Saturday, November 9, 2013

Microscopy!

Today (November 8th), we worked with cells from the blood-brain barrier using microscopy! By definition, microscopy is "investigation using a microscope." To refresh my knowledge of the microscopy processes we use, JP gave me this link to read. In our work, we used Alexa 488 and Hoechst 33342 (also known as DAPI). Before I arrived, JP fixed the cells and added the primary antibody. We had to decide whether or not to permeablize the cells before adding the DAPI. We decided to try imaging the cells without permeablization first. We added a DAPI solution to the sample, incubated the cells, and then removed the excess solution. We then washed the sample a couple times to remove excess dye.

Once the sample was ready to be imaged, we had to decide what wavelengths of lasers to use to image them. To do this, we used a program called SpectraViewer. The resulting graphs are shown below.

 The vertical line on the graphs represents the wavelength of the selected laser. The green curve represents the Hoechst 33342 and the red curve represents the Alexa 488. The shaded regions represent the region that will be recorded. We decided to use the 405 nm laser for the Hoechst 33342 and the 488 nm laser for the Alexa 488.

To image the cells, we used a Zeiss Spectral Confocal Microscope (seen in the image below). It was so cool to be able to see the cells magnified to such a high degree!


The nuclei were very clearly visible, but the staining from the Hoechst 33342 was not visible. After viewing the images, we decided that it would be necessary to permeabilize the cells and re-add the Hoechst.

I won't be able to go to RPI next week because I will be in Kansas City for my national championship horse show, but I can't wait to return on the 22nd to see the images from the cells and continue our work!

Sunday, November 3, 2013

Analyzing Peptide Mapping Data

On Friday (November 1st), I did a lot of work with analyzing peptide mapping data using the Origin program. But before I get into that, JP said that the peptide formation that I prepped for last week came out perfect! Anyway, I worked with three different sets of data from the same experiment- one set of 20 peptides and two sets of 56. After copying the data from a previous Excel sheet, my first step was to change the settings of all of the odd-numbered columns to "Y-error" because it represented standard deviation data. After I had done that for all three sets of data, I adjusted the fit curves by using a one-site bind pharmacology non-linear cure fit. In that process, I had to change the k-values of every data set to 1 to standardize the fits.

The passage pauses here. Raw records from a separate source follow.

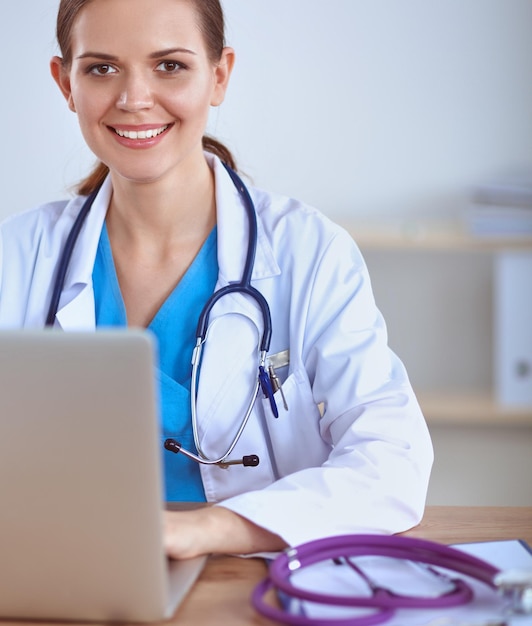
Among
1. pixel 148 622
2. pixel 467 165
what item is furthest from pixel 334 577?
pixel 467 165

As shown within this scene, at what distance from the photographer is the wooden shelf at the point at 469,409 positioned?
9.42 feet

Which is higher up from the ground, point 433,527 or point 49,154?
point 49,154

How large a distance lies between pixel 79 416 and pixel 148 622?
22 cm

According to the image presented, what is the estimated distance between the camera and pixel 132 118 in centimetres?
152

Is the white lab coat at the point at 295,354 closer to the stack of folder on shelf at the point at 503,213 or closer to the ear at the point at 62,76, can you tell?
the ear at the point at 62,76

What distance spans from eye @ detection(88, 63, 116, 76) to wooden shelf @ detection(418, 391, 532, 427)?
1711mm

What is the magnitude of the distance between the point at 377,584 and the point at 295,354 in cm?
54

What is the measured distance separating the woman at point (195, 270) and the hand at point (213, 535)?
0.68 feet

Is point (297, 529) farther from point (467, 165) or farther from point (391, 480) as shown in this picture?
point (467, 165)

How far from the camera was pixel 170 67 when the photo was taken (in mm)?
1511

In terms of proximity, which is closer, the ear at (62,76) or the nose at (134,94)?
the nose at (134,94)

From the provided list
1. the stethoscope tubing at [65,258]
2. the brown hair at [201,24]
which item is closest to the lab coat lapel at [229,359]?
the stethoscope tubing at [65,258]

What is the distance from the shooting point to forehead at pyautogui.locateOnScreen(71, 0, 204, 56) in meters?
1.45

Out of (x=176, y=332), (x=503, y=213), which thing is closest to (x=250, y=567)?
(x=176, y=332)
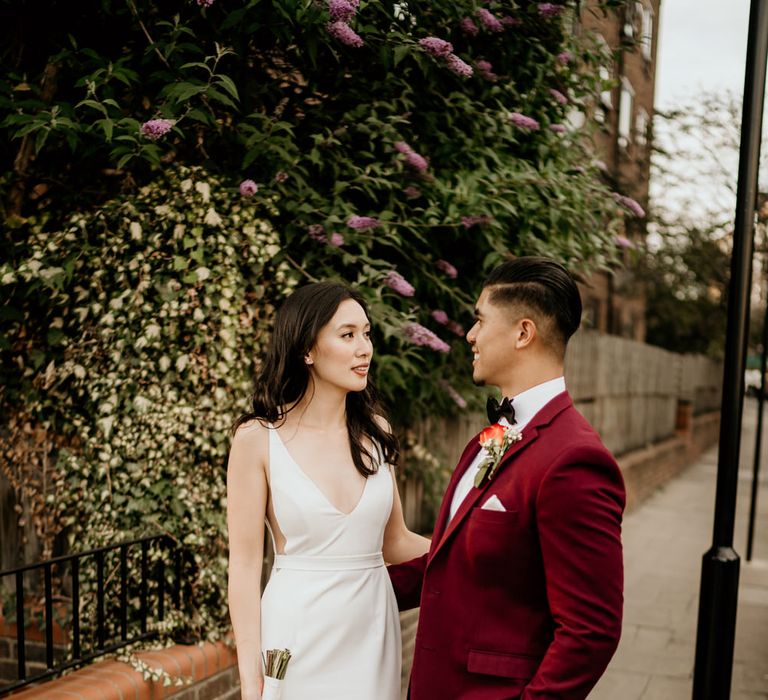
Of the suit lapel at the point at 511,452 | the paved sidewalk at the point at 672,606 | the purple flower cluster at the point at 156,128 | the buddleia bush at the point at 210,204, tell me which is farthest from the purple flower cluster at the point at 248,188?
the paved sidewalk at the point at 672,606

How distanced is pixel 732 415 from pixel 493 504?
220cm

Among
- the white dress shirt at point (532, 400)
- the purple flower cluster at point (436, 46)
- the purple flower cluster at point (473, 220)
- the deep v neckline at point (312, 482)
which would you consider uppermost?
the purple flower cluster at point (436, 46)

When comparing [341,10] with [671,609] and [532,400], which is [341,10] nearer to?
[532,400]

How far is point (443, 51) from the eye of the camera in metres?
4.24

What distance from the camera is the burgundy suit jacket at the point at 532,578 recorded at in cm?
198

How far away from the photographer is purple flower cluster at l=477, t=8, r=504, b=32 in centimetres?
453

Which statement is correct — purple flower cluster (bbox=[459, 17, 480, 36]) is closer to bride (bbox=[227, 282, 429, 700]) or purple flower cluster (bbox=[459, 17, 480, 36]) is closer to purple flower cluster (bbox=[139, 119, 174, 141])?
purple flower cluster (bbox=[139, 119, 174, 141])

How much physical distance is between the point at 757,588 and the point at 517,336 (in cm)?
802

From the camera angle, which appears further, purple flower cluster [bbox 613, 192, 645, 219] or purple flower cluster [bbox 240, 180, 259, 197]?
purple flower cluster [bbox 613, 192, 645, 219]

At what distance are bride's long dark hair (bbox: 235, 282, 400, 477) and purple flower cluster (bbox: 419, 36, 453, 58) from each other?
5.71 ft

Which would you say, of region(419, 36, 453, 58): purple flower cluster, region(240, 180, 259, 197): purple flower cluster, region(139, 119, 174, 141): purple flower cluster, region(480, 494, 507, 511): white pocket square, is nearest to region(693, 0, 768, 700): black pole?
region(419, 36, 453, 58): purple flower cluster

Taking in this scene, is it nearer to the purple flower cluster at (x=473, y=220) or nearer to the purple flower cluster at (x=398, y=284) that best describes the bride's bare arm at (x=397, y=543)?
the purple flower cluster at (x=398, y=284)

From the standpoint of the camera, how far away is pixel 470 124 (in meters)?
5.08

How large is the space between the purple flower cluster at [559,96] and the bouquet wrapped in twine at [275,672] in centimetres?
388
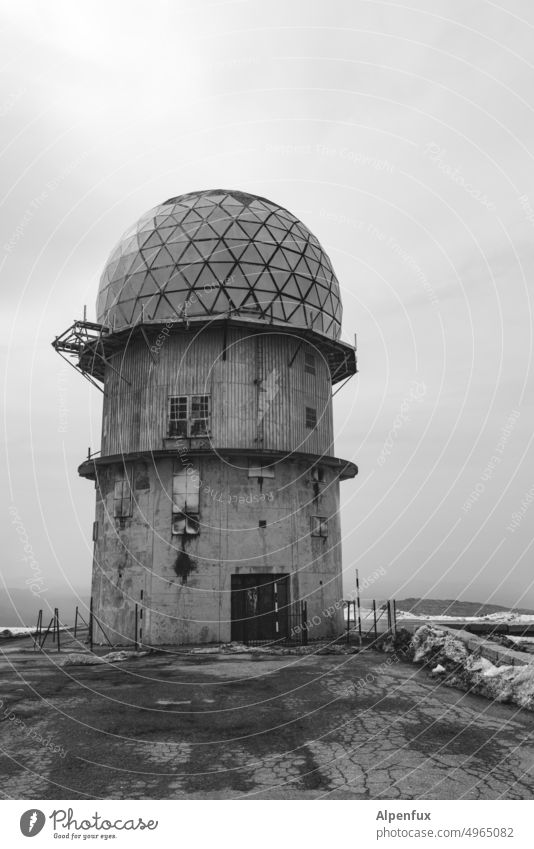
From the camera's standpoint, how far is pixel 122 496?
24.6 meters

 Our goal is to look at the data for each of the peptides and determine which peptides have low Kd (affinity towards the substrate) values and high R-squared values (good fit to the best-fit line). The area we are looking for is represented by the green area above. In looking at the plots, I narrowed the range to an R-squared value of 0.5 to 1 and Kd value of 3E-6 to 8E-6, and changed the data point labels to display their peptide numbers. Looking at the layout of peptides in this region, we determined that the most accurate set of data is the second set of 56, which makes sense because those peptides were made in 2012, while the peptides used in the other two sets were made in 2011.

After looking at those plots, I the plotted Peptide # vs. 1/Kd. This produced plots with many sporadic troughs and peaks. JP introduced me to the idea of curve-smoothing. Using the Kd values of the peptides, we are ideally looking for the Kd values of individual amino acids. To do this, we use averages of the Kd values of different peptides. For example, A would equal KD1, B would equal the average of KD1 and KD2, etc.


Using an Excel template that JP made for a previous experiment, I plotted averages of three up to fifteen peptides. While the fifteen-peptide averages obviously smoothed the curve the most, it is hard to determine the correct plot we should use because as the curve gets smoother, it hides certain important peaks.

After I finished my analysis work, JP showed me some of the brain cells that he is culturing! He just started growing them on Tuesday, so they had not yet grown into a full layer of cells. They will be used to run a second trial of an experiment we did last winter, which involves testing the permeability of the blood-brain barrier by passing different sizes of sugar molecules through a layer of cells. I can't wait to continue working with the data and see where that experiment goes!